Welcoming the Wild Geese.
I don't know what it is about the cold. It might be the way cold's stillness takes hold of everything...the atmosphere, your breath, your expectations. Focus becomes so sharply held when icy breath passes over your lips and you begin to see the truest signs that a change of season is here, all around.
The older summer butterflies have begun to die, we're seeing the baby leaves of carrots emerge from soil that is finally chilled to their liking and the goldenrods are no longer golden but spent and brown. I found a group of dead fritillaries, queen butterflies and painted moths just last week, piled together in a soft and beautiful grave under the tall red and pink canopy of zinnias, their favorite spot on the farm.
The way that coldness seems to suddenly appear around these parts--so little transition from warm months to cold ever happens--it's cause for surprise and a sudden scrambling for a Texan's winter wardrobe. I myself am always overdressed for winter. Flannel onesies, long johns, scarves, gloves, thick fuzzy hats and multiple coats. I consider it my winter fur, a putting-on of down and extra weight to carry me through--- for while I love the cold, I hate to be cold.
Of course, I'm not the only one in the animal kingdom who grandly prepares for winter. Since early October we've spotted the first groups of migrating Canada geese, but in recent days their far-away squawkings have settled in to become the cold-weather soundtrack of the morning, re-playing itself everyday. Only yesterday, a small group of them, 20 or so, circled round and round, finally settling for a brief spell in our neighboring hay field, directly in front of a cluster of beehives. I didn't get much work done in the 25 minutes before they took off again.
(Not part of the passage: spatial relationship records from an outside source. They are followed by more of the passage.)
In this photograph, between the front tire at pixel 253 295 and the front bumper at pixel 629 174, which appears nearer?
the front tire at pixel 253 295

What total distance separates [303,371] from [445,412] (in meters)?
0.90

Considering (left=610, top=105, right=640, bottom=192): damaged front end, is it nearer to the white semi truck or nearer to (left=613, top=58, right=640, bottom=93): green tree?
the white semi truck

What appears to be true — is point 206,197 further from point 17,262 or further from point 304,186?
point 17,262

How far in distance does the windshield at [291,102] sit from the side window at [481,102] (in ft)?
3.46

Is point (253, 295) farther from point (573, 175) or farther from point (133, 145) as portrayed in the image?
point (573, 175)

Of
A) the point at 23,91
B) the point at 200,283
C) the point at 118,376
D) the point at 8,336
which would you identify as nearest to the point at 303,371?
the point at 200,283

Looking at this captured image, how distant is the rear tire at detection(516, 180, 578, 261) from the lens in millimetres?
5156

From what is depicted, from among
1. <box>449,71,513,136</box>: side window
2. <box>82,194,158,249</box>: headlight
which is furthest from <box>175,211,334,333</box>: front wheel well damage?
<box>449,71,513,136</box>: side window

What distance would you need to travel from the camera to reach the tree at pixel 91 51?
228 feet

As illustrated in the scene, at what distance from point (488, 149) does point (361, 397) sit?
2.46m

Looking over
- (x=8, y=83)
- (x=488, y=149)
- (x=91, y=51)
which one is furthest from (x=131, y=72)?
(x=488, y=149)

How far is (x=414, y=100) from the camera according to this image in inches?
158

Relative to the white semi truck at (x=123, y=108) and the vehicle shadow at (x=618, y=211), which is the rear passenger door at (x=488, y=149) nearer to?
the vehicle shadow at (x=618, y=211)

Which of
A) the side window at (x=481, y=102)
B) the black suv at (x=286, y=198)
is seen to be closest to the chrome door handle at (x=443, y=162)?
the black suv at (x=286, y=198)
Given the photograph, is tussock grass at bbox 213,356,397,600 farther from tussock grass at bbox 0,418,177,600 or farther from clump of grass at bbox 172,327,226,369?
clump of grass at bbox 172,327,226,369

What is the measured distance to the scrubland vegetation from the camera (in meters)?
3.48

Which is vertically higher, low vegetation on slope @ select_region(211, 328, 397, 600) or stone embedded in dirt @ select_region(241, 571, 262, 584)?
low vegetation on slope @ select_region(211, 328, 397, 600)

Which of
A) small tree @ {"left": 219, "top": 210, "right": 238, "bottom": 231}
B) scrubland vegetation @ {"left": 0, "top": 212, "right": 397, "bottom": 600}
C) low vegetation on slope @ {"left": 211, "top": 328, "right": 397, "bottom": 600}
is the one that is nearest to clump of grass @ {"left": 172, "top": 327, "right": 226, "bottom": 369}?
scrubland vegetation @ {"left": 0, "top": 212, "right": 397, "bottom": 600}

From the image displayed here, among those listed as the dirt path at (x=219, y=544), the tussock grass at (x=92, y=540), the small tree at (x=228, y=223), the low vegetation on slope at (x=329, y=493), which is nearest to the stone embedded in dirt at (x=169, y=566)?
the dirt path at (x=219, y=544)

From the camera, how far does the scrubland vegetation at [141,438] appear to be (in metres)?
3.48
This year, I keep coming back to Mary Oliver's poem "Wild Geese," which I only learned earlier this year from my best friend. I'd not been familiar with Mary Oliver's work before, but I've happily welcomed this poem into my closet of favorites.
You do not have to be good.
You do not have to walk on your knees
For a hundred miles through the desert, repenting.
You only have to let the soft animal of your body
love what it loves.
Tell me about your despair, yours, and I will tell you mine.
Meanwhile the world goes on.
Meanwhile the sun and the clear pebbles of the rain
are moving across the landscapes,
over the prairies and the deep trees,
the mountains and the rivers.
Meanwhile the wild geese, high in the clean blue air,
are heading home again.
Whoever you are, no matter how lonely,
the world offers itself to your imagination,
calls to you like the wild geese, harsh and exciting --
over and over announcing your place
in the family of things.
May you be safe, bundled and content as the wind continues to chill and winter works its way closer and closer.